◆ **Lista de tareas**
(A) Imprime, sin cambiar nada, el fragmento del texto sobre las madres de hijos con discapacidad que comienza en "Un día me dijo" y termina en "mantener la atención.".
(B) Escribe cómo sigue el texto sobre las madres de hijos con discapacidad, empezando justo después de su última oración.

═══ Texto para analizar

Los hermanos del pequeño no están desatendidos, pero evidentemente, no pasan con sus padres todo el tiempo que deberían jugando, yendo al cine, o a una terraza… como mucho van un rato al parque para que el crío pueda correr y columpiarse. Tampoco pueden ir de vacaciones porque los lugares extraños perturban al niño y sufren por las miradas de los demás.

Un día me dijo mi amiga que a veces pensaba que la única forma de descansar era matándose, a su hijo y a ella. Se me heló el corazón, pero yo ya había oído esas ideas a otras madres. La escuché. Le dije que pidiera ayuda. Las ideas suicidas en psicología son comparables a un infarto en medicina, indican una situación de gravedad, pero son un tabú. Ella misma me dijo que era difícil recibir ayuda… Estaba en una espiral: la conducta de su hijo la tiene presa de sus cuidados, nadie puede quedarse con él si no es pagando, pero como lo está cuidando no puede trabajar. Como no tiene dinero tampoco puede permitirse descansar ni tener experiencias reforzantes. La ayuda a la dependencia le da para pagar algunas terapias y nada más, porque el pequeño debe seguir aprendiendo algo tan básico como es prestar y mantener la atención.

Desde hace cuatro años, a través de Instituto Magnolia, asociación para el apoyo psicológico a madres y padres de hijos con discapacidad, imparto un programa para abordar el impacto psicológico de convivir con un menor con discapacidad. Las madres son las que vienen, y algunas, manifiestan estas ideas suicidas porque no tienen descanso o porque no ven futuro para sus hijos, bien porque estos tienen una esperanza de vida muy corta o porque no saben qué será de su hijo o hija cuando ellos no estén. La desesperanza es un factor de riesgo para el suicidio, junto a otros como el desempleo, el duelo y el trauma psicológico de ver cómo el hijo que creías tener se desvanece.

══════
═══ Extracto de datos

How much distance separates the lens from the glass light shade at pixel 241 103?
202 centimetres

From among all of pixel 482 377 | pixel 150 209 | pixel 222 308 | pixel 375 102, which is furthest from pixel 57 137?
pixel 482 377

══════

◆ **Conjunto de respuestas**
(A)
Un día me dijo mi amiga que a veces pensaba que la única forma de descansar era matándose, a su hijo y a ella. Se me heló el corazón, pero yo ya había oído esas ideas a otras madres. La escuché. Le dije que pidiera ayuda. Las ideas suicidas en psicología son comparables a un infarto en medicina, indican una situación de gravedad, pero son un tabú. Ella misma me dijo que era difícil recibir ayuda… Estaba en una espiral: la conducta de su hijo la tiene presa de sus cuidados, nadie puede quedarse con él si no es pagando, pero como lo está cuidando no puede trabajar. Como no tiene dinero tampoco puede permitirse descansar ni tener experiencias reforzantes. La ayuda a la dependencia le da para pagar algunas terapias y nada más, porque el pequeño debe seguir aprendiendo algo tan básico como es prestar y mantener la atención.

(B)
Elaboré una encuesta con la idea de crear un cuestionario que midiera el bienestar de las familias, y la envié a los grupos online de madres y padres de menores con discapacidad. En la encuesta preguntaba, entre otras cuestiones, por las ideas suicidas. Si bien es cierto que esta encuesta adolece de rigor científico por la ausencia de control en la población diana, puede dar una pista de cómo es la situación de las madres cuidadoras, entre las que me incluyo. Veo necesario destacar que uno de cada cuatro progenitores respondió que tenía ideas suicidas, incluso ampliada (incluyendo al menor). Es necesario apelar a la sociedad, concretamente a nuestro sistema de servicios sociales y salud pública, que ayuden a las madres en esta situación. Las mujeres, en este caso madres, somos las cuidadoras principales de menores con discapacidad, nueve de cada diez, dato que, presumiblemente, se confirmó en esta encuesta respondida por 400 personas. Soportamos una gran presión psicológica debido a sus cuidados y al dolor de ver cómo la salud de nuestras criaturas está comprometida.

En los estudios que se pueden consultar en bases de datos científicas como Pubmed, los que han indagado en la situación de las madres, revelan que éstas están abrumadas con la carga de tareas, algo que se ha incrementado con la pandemia.

Quiero terminar proponiendo algunas soluciones que podrían ayudar a las madres de menores con discapacidad. En primer lugar, que las prestaciones sean dignas y se extiendan a todas las cuidadoras principales sin criterios complejos. Que las administraciones contraten más personal de ayuda externa a domicilio que liberen a las madres de los cuidados todos los días durante varias horas. A su vez, que los ayuntamientos y comunidades organicen «respiros familiares» donde las criaturas estén atendidas por profesionales y las madres tengan total confianza en que sus hijos e hijas estén debidamente cuidadas mientras las familias tienen tiempo libre, esto es reforzadores positivos.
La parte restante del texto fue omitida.